UNITED STATES DISTRICT COURT WESTERN DISTRICT OF NORTH CAROLINA CHARLOTTE DIVISION
Apr 15, 2020
CIVIL CASE NO. 3:17-cv-00504-MOC (W.D.N.C. Apr. 15, 2020)

Opinion

CIVIL CASE NO. 3:17-cv-00504-MOC CRIMINAL CASE NO. 3:16-cr-00074-DSC-3

04-15-2020

LAMANUEL WYNN, Petitioner, v. UNITED STATES OF AMERICA, Respondent.


ORDER

THIS MATTER is before the Court on the Petitioner's Motion to Vacate Sentence under 28 U.S.C. § 2255 [CV Doc. 1], Petitioner's Motion to Amend his Motion to Vacate [CV Doc. 5], and the Government's Motion for Leave to file a Surreply [CV Doc. 14]. The Petitioner is represented by Jared Paul Martin of the Federal Defenders of Western North Carolina.

Citations to the record herein contain the relevant document number referenced preceded by either the letters "CV," denoting that the document is listed on the docket in the civil case file number 3:17-cv-00504, or the letters "CR," denoting that the document is listed on the docket in the criminal case file number 3:16-cr-00074-RJC-DSC-3.

I. BACKGROUND

Around 7:30 p.m. on January 15, 2016, Lamanuel Wynn ("Petitioner") and Reginald Tate entered an Advance Auto Parts store in Gastonia, North Carolina. [CR Doc. 139 at ¶ 5: Presentence Investigation Report (PSR)]. Both men were brandishing firearms. Id. A manager was assisting a customer in one of the aisles. Id. at ¶ 6. Petitioner grabbed the customer by the back of the jacket, racked his gun, and pointed it at the customer's back. Id. Wynn then aimed his gun directly at the manager's head. Id. Petitioner directed the manager and the customer to lie down on the floor. Id. He took the customer's wallet, phone, and keys from his pocket, and stole the cash from his wallet. Id.

Meanwhile, Tate forced a store employee to the ground, took the employee's wallet, and demanded that the employee "take [him] to the money." Id. at ¶ 5. The employee said he was unable to open the safe, but that the store manager could open it. Id. Tate told the manager to get up and open the cash registers and safe. Id. at ¶ 7. Both Petitioner and Tate held their guns on the manager, who opened the safe. Id. Petitioner and Tate took the cash from the safe and, although the manager also entered the code to open a second locked compartment in the safe, the robbers fled before the second compartment, which was on a time delay, unlocked. Id.

__Problems to work on__.
A. Rewrite the court order from "Around 7:30 p.m." up to and including "his wallet. Id.", substituting "shopper" for "customer" wherever it occurs.
B. Extend the court order past its final sentence, carrying its background section forward.

__Data provided__.
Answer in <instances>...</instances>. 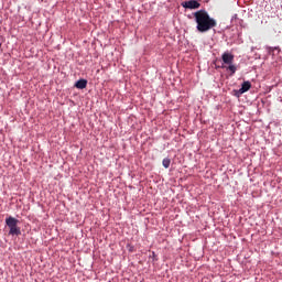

__Results for the exercise__.
A.
Around 7:30 p.m. on January 15, 2016, Lamanuel Wynn ("Petitioner") and Reginald Tate entered an Advance Auto Parts store in Gastonia, North Carolina. [CR Doc. 139 at ¶ 5: Presentence Investigation Report (PSR)]. Both men were brandishing firearms. Id. A manager was assisting a shopper in one of the aisles. Id. at ¶ 6. Petitioner grabbed the shopper by the back of the jacket, racked his gun, and pointed it at the shopper's back. Id. Wynn then aimed his gun directly at the manager's head. Id. Petitioner directed the manager and the shopper to lie down on the floor. Id. He took the shopper's wallet, phone, and keys from his pocket, and stole the cash from his wallet. Id.

B.
On March 17, 2016, Petitioner was charged in a Bill of Indictment with one count of conspiracy to commit Hobbs Act robbery in violation of 18 U.S.C. § 1951 (Count Four); one count of aiding and abetting Hobbs Act robbery in violation of 18 U.S.C. §§ 1951 and 2 (Count Five); and one count of aiding and abetting the brandishing a firearm in furtherance of a crime of violence in violation of 18 U.S.C. § 924(c) and 2 (Count Six). [CR Doc. 3: Indictment]. Count Six, which is implicated in the motion before the Court, reads as follows:

On or about January 15, 2016, in Gaston County, within the Western District of North Carolina, the defendants [Tate, Petitioner, Dnasia Racquel Smith, and Treaja Ariell Bailey] aiding and abetting each other, during and in relation to a crime of violence, that is, the violation of Title 18, United States Code, Section 1951 set forth in Count Four, and the violation of Title 18, United States Code, Sections 1951 and 2 set forth in Count Five, for which they may be prosecuted in a court of the United States, did knowingly, and unlawfully use and carry one or more firearms, and, in furtherance of such crime of violence, did possess said firearms.
[CR Doc. 3 at 4-7 (emphases added)]. As noted, Count Four is Hobbs Act conspiracy and Count Five is aiding and abetting Hobbs Act robbery.

The parties agreed to a plea agreement pursuant to which Petitioner agreed to plead guilty to Counts Four and Six and the Government agreed to dismiss Count Five. [CR Doc. 89 at 1: Plea Agreement]. In the plea agreement, Petitioner stipulated to the factual basis that was filed with his plea agreement and that the factual basis could be used by the Court and the United States Probation Office to determine the applicable guideline range or the appropriate sentence under 18 U.S.C. § 3553(a). [Id. at 4]. Petitioner pleaded guilty in accordance with the plea agreement. [CR Doc. 93: Acceptance and Entry of Guilty Plea]. Before Petitioner's sentencing, a probation officer prepared a Presentence Investigation Report (PSR). [CR Doc. 139: PSR]. The probation officer found Petitioner's criminal history category to be V and his Total Offense Level to be 17. [Id. at ¶¶ 17, 42]. Petitioner's statutory term of imprisonment for Count Six was a minimum of seven years to life. 18 U.S.C. 924(c). The resultant guidelines range for imprisonment was a term of imprisonment of 46 to 57 months followed by the mandatory consecutive sentence of seven years. [Id. at ¶¶ 60-62].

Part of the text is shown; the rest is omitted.